Keep your junk(ie) in your trunk

Back we are to the squat -- it's still standing and its contents are safe.

Oh, and we have some new neighbours!



Junkies.

This is the work of junkies -- ripping open the Sitex of boarded up flats and crawling their way in for a hit. Since junkies only need a place to score, they are unlikely to care about where they do it.

There has been a 'nest' of junkies in our council block before (and they're still there, on the first floor). It's easy to tell when they're in, usually by their arrival time -- 2 or 3am, when they clamber themselves through the metal sheets in their many, like zombies scuffling out of the dark and eager for food.

This clambering obviously makes a lot of noise, as the metal is either taken off the windowpanes or just jumped through. Also, hearing the elevator busy at work at 2 in the morning is unnerving, especially when you know that the residents who still live in this block are indoors by 10pm.

It is the clattering Sitex that brings in the attention of cops, thanks to residents dialling them in. We don't need the police around. Even though there are 'fluffy squatters' here, the police don't care, they don't see that distinction, we're all the same to them.

We don't need any annoyed police officers, restless from not having caught their 'junkie-of-the-day', sniffing around our squats in the hopes of a catch, or a reason to catch.

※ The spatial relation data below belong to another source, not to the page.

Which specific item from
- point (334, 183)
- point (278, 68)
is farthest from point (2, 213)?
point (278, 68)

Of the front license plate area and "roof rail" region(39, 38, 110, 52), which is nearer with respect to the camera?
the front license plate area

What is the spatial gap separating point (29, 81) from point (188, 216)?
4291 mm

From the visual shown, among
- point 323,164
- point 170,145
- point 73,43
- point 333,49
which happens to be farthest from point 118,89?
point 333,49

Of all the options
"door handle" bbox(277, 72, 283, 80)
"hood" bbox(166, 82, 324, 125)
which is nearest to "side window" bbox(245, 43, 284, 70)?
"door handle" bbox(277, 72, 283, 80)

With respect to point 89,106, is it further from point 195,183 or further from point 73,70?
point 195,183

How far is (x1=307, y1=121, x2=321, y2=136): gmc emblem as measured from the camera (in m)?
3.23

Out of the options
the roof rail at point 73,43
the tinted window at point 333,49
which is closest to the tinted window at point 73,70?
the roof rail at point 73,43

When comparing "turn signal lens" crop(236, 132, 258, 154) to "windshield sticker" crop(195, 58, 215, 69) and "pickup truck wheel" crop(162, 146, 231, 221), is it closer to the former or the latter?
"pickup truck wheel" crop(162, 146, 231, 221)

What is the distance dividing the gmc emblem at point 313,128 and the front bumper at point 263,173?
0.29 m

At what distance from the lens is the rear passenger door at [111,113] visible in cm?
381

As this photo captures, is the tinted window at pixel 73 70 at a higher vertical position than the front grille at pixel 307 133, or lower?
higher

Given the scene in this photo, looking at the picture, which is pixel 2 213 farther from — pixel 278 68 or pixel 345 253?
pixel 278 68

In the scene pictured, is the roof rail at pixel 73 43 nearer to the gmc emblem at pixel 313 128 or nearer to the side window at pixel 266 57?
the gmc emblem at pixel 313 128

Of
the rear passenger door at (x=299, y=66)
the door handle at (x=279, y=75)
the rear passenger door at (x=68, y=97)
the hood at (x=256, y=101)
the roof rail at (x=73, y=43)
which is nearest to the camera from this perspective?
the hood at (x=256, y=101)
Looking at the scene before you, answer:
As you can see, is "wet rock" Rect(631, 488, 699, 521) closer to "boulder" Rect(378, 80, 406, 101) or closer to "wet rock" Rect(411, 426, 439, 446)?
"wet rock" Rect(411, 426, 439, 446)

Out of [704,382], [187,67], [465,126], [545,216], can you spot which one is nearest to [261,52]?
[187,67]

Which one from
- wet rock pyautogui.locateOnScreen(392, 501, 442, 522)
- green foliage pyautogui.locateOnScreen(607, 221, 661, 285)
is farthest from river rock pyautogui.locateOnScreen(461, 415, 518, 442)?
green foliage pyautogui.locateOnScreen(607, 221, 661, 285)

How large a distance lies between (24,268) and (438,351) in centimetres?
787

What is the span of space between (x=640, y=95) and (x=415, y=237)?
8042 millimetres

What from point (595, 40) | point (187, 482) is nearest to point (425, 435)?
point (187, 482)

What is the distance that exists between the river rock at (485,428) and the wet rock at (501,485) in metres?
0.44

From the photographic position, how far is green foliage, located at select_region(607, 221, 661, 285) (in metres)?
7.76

Right now, they're sniffing about in a street adjacent to our block which, according to USgal, has been turned into a drug net and is being patrolled by plains clothes drugs police!

Together with the few drug punters hanging about for their dealers, and using our parking lot as their waiting room, and our home feels a bit unrecognisable. It's like walking on to the set of a crime drama. The flat smashing seems not to have deterred anyone, and has instead contributed to the estate's new ambience; some might say they created it.

Although Kitchen Sink Neighbour has told the junkies that our floor is a no-go zone, it's not a helpful tactic for those families who still live in our council block. We need unity of some kind, to repel this menace. Right now, we're not sure how.